Last night I cleaned out the refrigerator—again—and sorted out the excess food that my husband and I weren’t going to finish before we left for a quick vacation this week. After 4 ½ years of empty nesting, I’m still prone to over-buying groceries and other household staples. Mom habits are slow to change!
Maybe you are like me. If you had looked inside my fridge 10 years ago when we had four teenage kids at home, you would have seen it filled to overflowing with milk, eggs, meat, cheese, bread and anything else that filled up those hungry bodies! Now, I’m usually able to keep the shelves half empty and reduce food waste, but I was guilty of way too much food waste while we figured out the empty nesting lifestyle. Those ingrained mom habits kept my fridge full of stuff we didn’t need and probably shouldn’t have eaten!
Of course, mom habits don’t just apply to grocery shopping. They impact how we approach self care, our calendars, finances and household chores. For example, when the kids were at home, I typically designated a cleaning and laundry date when I could be home the entire day and get it all done. We were so busy with kids’ activities that cleaning day only happened a few times a month, so I did a thorough job or got frustrated trying!

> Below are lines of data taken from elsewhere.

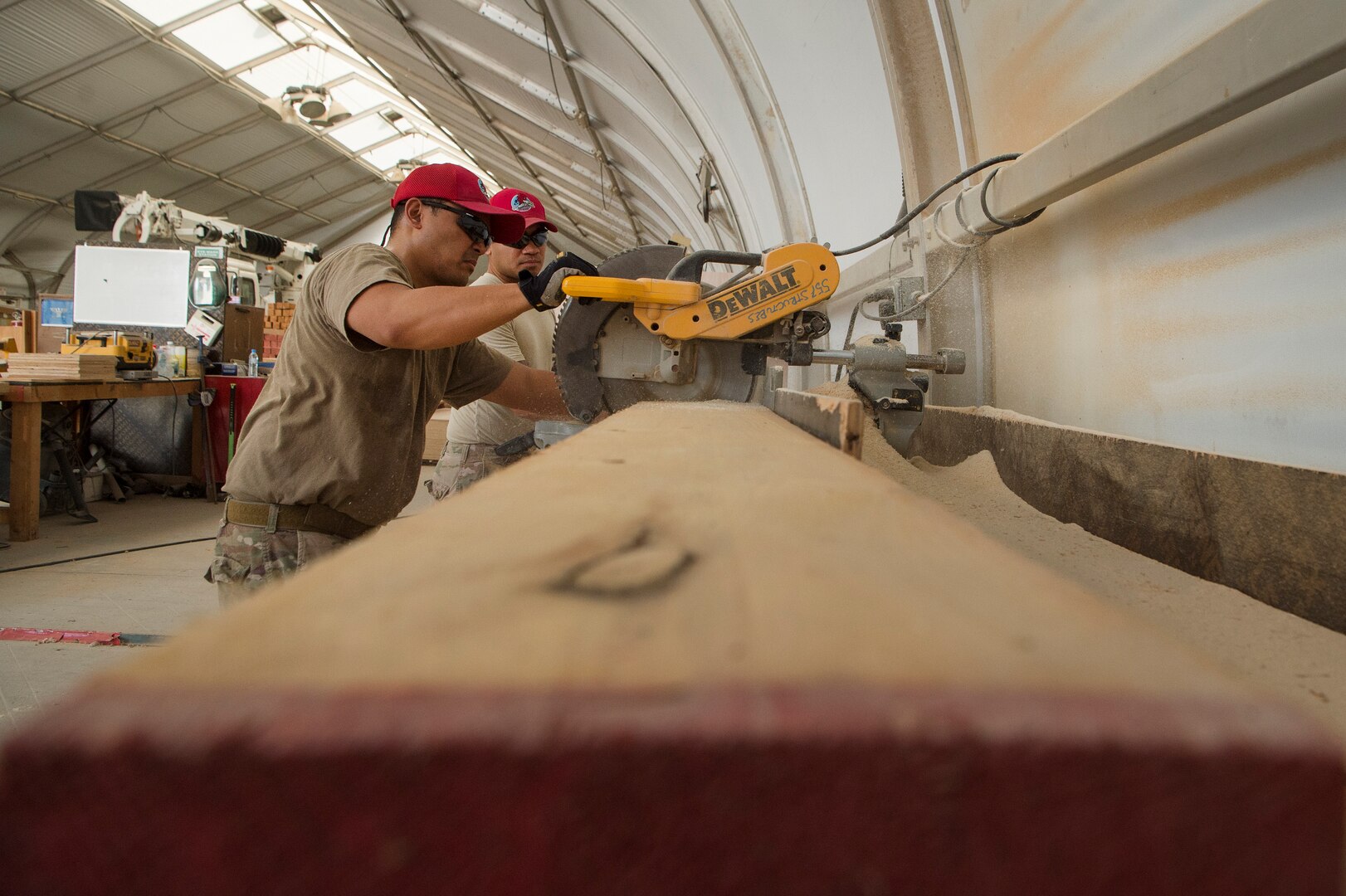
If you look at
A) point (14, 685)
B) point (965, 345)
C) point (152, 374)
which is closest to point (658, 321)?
point (965, 345)

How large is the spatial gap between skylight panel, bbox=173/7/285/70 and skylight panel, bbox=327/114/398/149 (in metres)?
2.43

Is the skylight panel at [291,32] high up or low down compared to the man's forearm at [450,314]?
up

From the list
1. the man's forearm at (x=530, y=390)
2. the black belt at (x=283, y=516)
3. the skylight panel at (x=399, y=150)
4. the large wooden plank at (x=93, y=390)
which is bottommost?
the black belt at (x=283, y=516)

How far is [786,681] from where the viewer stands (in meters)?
0.24

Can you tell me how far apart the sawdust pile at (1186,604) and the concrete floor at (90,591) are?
7.47 ft

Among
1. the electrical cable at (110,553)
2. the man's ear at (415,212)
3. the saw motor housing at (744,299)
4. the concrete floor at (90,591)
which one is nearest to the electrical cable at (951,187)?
the saw motor housing at (744,299)

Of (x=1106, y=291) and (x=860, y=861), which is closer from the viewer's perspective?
(x=860, y=861)

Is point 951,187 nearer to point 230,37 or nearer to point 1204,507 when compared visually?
point 1204,507

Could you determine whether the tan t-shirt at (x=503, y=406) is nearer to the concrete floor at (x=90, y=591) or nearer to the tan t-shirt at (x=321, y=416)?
the concrete floor at (x=90, y=591)

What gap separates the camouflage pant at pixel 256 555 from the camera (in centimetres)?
182

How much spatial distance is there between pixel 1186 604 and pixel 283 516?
199cm

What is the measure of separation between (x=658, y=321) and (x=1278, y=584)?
53.9 inches

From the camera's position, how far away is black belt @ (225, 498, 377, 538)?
5.96ft

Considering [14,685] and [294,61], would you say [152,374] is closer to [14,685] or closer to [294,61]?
[14,685]
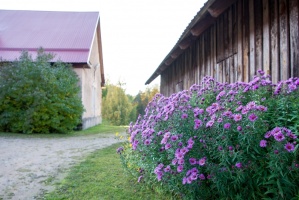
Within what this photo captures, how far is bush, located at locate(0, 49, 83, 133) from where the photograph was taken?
34.8ft

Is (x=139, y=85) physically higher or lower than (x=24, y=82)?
higher

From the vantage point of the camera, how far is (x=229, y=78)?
4590 millimetres

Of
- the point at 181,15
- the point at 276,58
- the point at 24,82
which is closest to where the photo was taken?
the point at 276,58

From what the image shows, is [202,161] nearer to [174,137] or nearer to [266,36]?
[174,137]

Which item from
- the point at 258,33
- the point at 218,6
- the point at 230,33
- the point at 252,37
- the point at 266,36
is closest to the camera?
the point at 266,36

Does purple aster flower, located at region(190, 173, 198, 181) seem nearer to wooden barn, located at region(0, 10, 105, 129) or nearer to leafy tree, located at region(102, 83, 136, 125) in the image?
wooden barn, located at region(0, 10, 105, 129)

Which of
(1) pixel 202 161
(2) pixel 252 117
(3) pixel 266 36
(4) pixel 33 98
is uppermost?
(3) pixel 266 36

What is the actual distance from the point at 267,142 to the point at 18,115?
1075cm

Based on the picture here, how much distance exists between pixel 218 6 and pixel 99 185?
10.5ft

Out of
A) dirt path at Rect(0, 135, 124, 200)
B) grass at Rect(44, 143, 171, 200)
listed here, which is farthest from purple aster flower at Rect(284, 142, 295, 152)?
dirt path at Rect(0, 135, 124, 200)

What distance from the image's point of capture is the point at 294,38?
2.94m

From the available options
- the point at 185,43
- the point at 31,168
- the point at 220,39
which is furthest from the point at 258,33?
the point at 31,168

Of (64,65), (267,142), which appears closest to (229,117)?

Now, I’m comfortable doing a few small tasks each day, often with husband Jack’s help. The house is never 100% clean at any given time, but it stays much cleaner with fewer people living in it and an hour of light effort makes it company-ready on any given day. This is a new habit that works better with our empty nest lifestyle.
But I’ve found that housekeeping and grocery shopping aren’t the only areas where my mom habits need remodeling. The hardest habits to change stem from old mindsets developed during 26 years of living with children in the home. Mindsets like worrying, nagging, and feeling the need for control are much harder to address than buying too much cereal and milk!
One of the mom habits I’ve been working on lately is a tendency to use my parenting skills on my husband. It’s hard to lay aside your identity and practices as a mom when the kids grow up, and sometimes I still respond with ingrained mom instincts when my husband does or says something I don’t like. Needless to say, mom instincts don’t enhance our relationship! We are both working to re-establish communication habits that reflect our first five years of marriage before we had kids, and this is making midlife marriage a lot more fun for both of us.
The empty nest transition ushers some pretty profound changes into our lives, and in order to thrive, we have to make some adjustments to the ways we do life. You might be tempted to hold on to the old ways of doing and thinking, but let me encourage you to stay flexible and develop new habits of mind and practice that promote joy and peace in your nest. Prayer and honest conversation with your spouse are a great place to start exploring new ways of doing life in the empty nest.
One of the big blessings of the empty nest is having more time to pursue new adventures and opportunities for growth. Be open to new ways of doing things, and don't be afraid to let go of practices that are no longer necessary. And be encouraged, friend! God has ordained this passage of your life, and He will guide you with His wisdom as you revamp those mom habits.